Berdasarkan fitrahnya, setiap manusia yang
dilahirkan di dunia ini, akan mampu berkembang menuju pada keadaan yang lebih
baik, tanpa memandang lingkungan individu maupun sosialnya. Karena pada
hakikatnya, setiap manusia bercita-cita untuk mencapai kesempurnaan diri sesuai
dengan sifat kelembutan dan kecerdasan intelektualnya. Intelektual dan jiwa
manusia memungkinkan tercapainya sebuah kedalaman, kekuatan, dan kecepatan
gerak menuju kesempurnaan. Akan tetapi, perkembangan fisik manusia terkadang
berjalan di luar kehendaknya, sedangkan perkembangan spiritualnya berkembang
secara disengaja atau dengan kesadaran penuhnya.
Kesempurnaan
manusia tidak tergantung pada masalah fisik saja, tetapi kesempurnaan sejati
manusia ada pada kebebasan dirinya dari hawa nafsu dan ketergantungan pada
kelezatan duniawi, dan pada pencapaian sisi kemanusiaan dengan memperbaiki
sensitivitasnya, berdirisiplin, dan berkomitmen dengan sebuah cita-cita tinggi
dan cakrawala yang luas.
Berbicara
mengenai potensi manusia yang melekat sejak awal proses penciptaannya dalam
al-Qur’an, sering disebutkan dalam beberapa ayat dengan istilah Qalb, Fuad,
Hawa, Nafs, Ruh, dan ‘Aql. Sementara itu, teori tentang fitrah berkali-kali
disebutkan dengan lafadh musytarak yang mempunyai konotasi bermacam-macam.

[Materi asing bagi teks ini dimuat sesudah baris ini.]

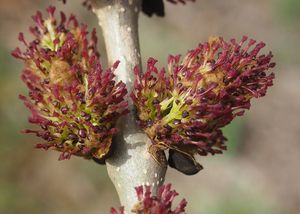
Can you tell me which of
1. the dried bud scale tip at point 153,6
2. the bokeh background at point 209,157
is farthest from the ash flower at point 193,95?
the bokeh background at point 209,157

Yakni berasal dari kata fathara, yang
dalam kajian lughah dapat berubah
berbagai bentuk seperti fathir, fithrah, yang mempunyai arti “pencipta” atau
“menciptakan.” Kemudian kata futhûr bermakna “belahan atau rusak”. Dan kata
munfathir berarti“sesuatu yang terbelah.”[11]
[1]
Abuddin Nata, Filsafat
Pendidikan Islam (Edisi Baru), Jakarta: GAYA MEDIA PRATAMA, 2005
[2]
Ibid .hlm.34
[3]
Ibid. hlm. 34-35
[4]
Ibid.hlm 35
[5]
Hamdani
Ihsan dan Fuad Ihsan, Filsafat Pendidikan Islam,
cetakan III (Bandung: CV.Pustaka
Setia, 2007), hlm. 68
[6]
Ibid. hlm. 68
[7]
Ibid. hlm. 69
[8]
Abu Ahmadi, Psikologi Umum, (Surabaya: Bina Ilmu, 1995), hlm. 76.
[9]Abdul
Hamid Mursi, Pendekatan Al-Qur’an dan
Sains, (Jakarta: Gema Insani Press, 1997), hlm.56
[10]
Harun Nasutioan, Islam Rasional,
(Jakarta: LSAF, 1989), hlm. 37.
[11]
A.M. Sardiman, Interaksi dan Motivasi
Belajar, (Jakarta; Rajawali Press, 1996),hlm 42.